I examined the bottle, which I’d forgotten about. I now recalled that it had been a good twenty years old when it was handed to me a quarter of a century ago. Now it was now close to a half-century. Level, well into neck. The colour gave off scarlet flashes when the bottle was held against a bright light. It was as limpid and lustrous as a ruby in a spotlight. What a good idea it would be to taste it before leaving for Lisbon! Out came the cork. Because of its rich colour, high viscosity, and intense aroma I decanted it.

 

It seemed overly tannic to begin with, but that seeming intransigence abated in no time at all. Before my very eyes, beneath my very nose, it morphed into a truly bewitching potion:

 

1970 COLARES CHITAS VINHAS VELHAS

At 49 years, this has a solid, glowing plum-purple colour, not unlike that of a top Barolo, with a gingery purple rim. The bouquet is a fascinating, spicy amalgam of aromas, with suggestions of plum jam, ginger, cinnamon, and camphor. Within minutes hints of chocolate enter into the picture, as well as something ferrous. It gains in deliciousness by the minute, rounding out in the glass, turning increasingly sumptuous, with a uniquely Portugese vitality – think Douro – having a certain affinity with that great Douro red, Barca Velha. But there’s also a special complexity, of unique terroir, that gives it an affinity with a fine Gevrey Chambertin ( Latricières Chambertin, with its sinewy structure). A wonderful bottle.

 

I simply had to pay a visit to the winery, Adega Beira Mar. On arranging an appointment I was delighted to learn that the man who’d given me that bottle a quarter-century ago was still active – and still in charge of the estate. Senhor da Silva, who must be well into his eighties, is full of life and vigour, and gave us a thorough tour of his winery, which doesn’t seem to have changed much over the decades. The wine (only 2,000 bottles a year) is matured in old wooden foudres prior to bottling.
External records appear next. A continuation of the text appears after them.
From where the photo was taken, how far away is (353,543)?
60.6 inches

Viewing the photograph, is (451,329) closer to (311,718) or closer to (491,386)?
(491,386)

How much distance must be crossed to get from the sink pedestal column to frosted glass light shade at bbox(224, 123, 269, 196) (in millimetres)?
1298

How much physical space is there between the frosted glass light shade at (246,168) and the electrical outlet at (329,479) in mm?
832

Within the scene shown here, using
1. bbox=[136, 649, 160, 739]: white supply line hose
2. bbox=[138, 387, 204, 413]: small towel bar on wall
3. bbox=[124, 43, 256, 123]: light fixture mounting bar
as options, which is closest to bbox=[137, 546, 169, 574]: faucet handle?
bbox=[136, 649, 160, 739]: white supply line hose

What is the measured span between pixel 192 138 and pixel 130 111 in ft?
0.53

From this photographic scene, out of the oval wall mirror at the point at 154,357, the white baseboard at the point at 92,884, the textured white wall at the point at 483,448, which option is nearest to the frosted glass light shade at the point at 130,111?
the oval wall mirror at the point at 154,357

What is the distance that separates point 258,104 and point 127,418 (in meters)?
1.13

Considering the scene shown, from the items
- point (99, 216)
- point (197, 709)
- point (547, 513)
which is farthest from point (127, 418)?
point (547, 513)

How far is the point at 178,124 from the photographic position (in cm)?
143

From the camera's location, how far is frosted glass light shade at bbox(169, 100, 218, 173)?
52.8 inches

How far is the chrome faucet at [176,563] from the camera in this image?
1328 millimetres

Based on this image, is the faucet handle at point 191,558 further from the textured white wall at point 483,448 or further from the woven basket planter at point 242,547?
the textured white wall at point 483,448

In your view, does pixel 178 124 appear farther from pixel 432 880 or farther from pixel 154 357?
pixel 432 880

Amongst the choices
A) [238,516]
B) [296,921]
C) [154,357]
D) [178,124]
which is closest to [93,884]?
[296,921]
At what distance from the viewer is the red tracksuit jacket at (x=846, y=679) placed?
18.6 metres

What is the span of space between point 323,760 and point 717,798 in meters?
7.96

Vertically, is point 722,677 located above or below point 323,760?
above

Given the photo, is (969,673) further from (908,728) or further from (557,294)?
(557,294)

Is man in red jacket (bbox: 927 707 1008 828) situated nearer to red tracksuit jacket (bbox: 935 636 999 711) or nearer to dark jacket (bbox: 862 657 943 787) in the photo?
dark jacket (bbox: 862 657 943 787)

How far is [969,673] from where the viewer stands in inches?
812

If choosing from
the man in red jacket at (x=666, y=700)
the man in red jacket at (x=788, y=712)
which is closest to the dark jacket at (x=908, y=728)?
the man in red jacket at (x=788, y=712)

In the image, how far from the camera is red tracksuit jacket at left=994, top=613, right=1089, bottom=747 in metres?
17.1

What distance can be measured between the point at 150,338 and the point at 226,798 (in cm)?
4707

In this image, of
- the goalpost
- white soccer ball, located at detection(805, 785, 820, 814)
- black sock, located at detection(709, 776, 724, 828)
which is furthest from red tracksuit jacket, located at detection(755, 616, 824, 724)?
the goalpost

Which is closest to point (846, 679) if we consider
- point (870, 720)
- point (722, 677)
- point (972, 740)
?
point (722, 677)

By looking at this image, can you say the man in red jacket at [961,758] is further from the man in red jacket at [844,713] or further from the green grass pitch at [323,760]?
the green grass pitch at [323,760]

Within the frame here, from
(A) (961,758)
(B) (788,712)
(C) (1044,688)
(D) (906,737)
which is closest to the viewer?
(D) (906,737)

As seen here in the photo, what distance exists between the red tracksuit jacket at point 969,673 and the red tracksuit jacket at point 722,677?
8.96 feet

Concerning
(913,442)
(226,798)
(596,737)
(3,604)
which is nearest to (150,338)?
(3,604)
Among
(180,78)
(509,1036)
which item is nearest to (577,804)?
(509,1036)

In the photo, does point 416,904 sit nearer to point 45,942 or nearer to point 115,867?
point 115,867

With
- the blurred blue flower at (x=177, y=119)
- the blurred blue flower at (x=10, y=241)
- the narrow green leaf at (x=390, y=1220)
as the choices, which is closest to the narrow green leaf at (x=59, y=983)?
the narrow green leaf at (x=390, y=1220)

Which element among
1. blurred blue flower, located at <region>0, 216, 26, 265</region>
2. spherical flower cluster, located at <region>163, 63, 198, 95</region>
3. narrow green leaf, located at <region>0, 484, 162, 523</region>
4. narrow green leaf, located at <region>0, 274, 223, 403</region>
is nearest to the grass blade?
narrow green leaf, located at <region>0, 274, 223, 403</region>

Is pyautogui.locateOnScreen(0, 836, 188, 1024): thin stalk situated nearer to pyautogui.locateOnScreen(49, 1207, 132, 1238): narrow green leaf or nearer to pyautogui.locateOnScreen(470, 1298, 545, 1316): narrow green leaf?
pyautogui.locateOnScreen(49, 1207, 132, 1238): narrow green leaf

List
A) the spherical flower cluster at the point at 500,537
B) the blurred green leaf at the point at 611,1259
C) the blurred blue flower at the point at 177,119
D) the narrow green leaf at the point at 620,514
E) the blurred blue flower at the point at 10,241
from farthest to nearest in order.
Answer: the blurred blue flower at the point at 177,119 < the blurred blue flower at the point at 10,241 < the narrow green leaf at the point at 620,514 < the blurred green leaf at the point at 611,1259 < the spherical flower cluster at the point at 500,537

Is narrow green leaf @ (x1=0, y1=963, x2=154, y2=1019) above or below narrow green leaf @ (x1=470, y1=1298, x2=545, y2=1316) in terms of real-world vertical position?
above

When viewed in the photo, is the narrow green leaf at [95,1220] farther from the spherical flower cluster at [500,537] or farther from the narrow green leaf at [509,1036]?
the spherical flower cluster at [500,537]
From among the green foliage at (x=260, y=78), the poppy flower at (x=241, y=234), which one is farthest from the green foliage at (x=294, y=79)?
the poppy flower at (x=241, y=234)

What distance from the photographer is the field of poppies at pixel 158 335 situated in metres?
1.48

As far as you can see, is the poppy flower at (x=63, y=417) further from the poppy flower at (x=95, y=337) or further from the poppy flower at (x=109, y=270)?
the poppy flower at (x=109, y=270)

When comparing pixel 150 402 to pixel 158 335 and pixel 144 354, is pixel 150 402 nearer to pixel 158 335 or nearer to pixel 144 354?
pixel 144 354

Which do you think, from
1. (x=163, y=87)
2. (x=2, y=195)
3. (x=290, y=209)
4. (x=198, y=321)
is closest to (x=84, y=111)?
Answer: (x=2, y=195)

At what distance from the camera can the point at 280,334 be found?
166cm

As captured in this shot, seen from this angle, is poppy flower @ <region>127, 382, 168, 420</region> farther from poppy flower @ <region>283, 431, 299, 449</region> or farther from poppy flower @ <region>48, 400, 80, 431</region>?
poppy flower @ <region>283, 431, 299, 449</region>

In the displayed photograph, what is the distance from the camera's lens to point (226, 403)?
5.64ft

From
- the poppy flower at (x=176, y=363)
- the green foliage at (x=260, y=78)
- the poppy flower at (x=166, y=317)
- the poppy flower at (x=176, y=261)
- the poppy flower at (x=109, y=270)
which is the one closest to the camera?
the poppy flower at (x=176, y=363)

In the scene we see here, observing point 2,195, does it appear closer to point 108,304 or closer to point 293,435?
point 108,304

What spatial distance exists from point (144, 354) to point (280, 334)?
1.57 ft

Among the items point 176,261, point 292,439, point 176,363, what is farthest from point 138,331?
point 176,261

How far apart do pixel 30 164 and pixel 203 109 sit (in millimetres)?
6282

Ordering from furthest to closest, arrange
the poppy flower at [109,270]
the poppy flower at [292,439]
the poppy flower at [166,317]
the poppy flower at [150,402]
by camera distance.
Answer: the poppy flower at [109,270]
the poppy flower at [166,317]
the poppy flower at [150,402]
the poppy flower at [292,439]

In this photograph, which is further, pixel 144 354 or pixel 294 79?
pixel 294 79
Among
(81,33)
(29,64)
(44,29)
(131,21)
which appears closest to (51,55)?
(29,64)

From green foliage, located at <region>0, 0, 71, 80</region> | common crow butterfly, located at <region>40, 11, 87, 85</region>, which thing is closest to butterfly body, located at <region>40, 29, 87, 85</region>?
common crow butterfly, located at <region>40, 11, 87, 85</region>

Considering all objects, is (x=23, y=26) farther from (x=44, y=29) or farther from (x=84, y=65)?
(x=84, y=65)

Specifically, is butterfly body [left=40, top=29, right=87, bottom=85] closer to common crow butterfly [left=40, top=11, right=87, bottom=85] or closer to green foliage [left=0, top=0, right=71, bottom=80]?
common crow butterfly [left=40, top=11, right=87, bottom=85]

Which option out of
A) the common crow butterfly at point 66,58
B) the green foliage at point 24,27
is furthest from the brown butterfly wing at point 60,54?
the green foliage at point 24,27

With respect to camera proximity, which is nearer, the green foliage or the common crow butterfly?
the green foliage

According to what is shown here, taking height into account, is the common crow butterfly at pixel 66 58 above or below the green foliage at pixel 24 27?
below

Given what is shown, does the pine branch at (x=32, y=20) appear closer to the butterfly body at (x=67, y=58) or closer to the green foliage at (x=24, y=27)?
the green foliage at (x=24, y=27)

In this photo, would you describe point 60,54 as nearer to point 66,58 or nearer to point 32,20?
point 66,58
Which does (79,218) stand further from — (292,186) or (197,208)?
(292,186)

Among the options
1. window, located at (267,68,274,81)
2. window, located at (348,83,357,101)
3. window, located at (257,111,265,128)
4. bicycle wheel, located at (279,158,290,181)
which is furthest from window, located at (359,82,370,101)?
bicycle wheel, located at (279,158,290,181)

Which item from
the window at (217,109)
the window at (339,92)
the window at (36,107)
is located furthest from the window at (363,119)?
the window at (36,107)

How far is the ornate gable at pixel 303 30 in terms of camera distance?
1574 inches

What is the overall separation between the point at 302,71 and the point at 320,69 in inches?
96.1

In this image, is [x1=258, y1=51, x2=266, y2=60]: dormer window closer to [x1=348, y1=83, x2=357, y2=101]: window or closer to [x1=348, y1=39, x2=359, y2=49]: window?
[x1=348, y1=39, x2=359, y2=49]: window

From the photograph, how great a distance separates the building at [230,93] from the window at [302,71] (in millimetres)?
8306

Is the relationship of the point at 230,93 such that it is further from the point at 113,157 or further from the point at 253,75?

One such foudre was from 1886 (the year is inscribed on its front), and others are not much younger.

 

With a taxi waiting to transport us back to Lisbon (some 40 km away), we only had time to taste one Colares Chitas:

 

2009 COLARES CHITAS VINHAS VELHAS

An intense blue-purple to the very rim, it gives off a soft maturing nose, of bilberry, liquorice, and violet. The flowery aspect is very pronounced. Soon notes of sloe can be discerned, with a sloe-like acidty giving cut. The wine seems light at this stage, with an ethereal aspect, but will doubltless fill out, as often happens with potentially great wines. The finish at the moment is on the light side, and a bit astringent. Nonetheless, the wine has great presence and needs at least a decade to show its true structure.

 

As we left, Senhor da Silva gave me a bottle of the 2006, which I was able to taste at the end of the stay, in the charming Gambrinus restaurant, a delightful old-style establishment with an Art Nouveau interior which greatly pleased the eye. That bottle, three years older than the ’09, was absolutely delectable, a wine of great depth and complexity, with a velvety texture and extremely long on the palate. We ended up almost fighting for the last drops.

 

The aftertaste finished after a few minutes. Yet haunted me throughout the flight home.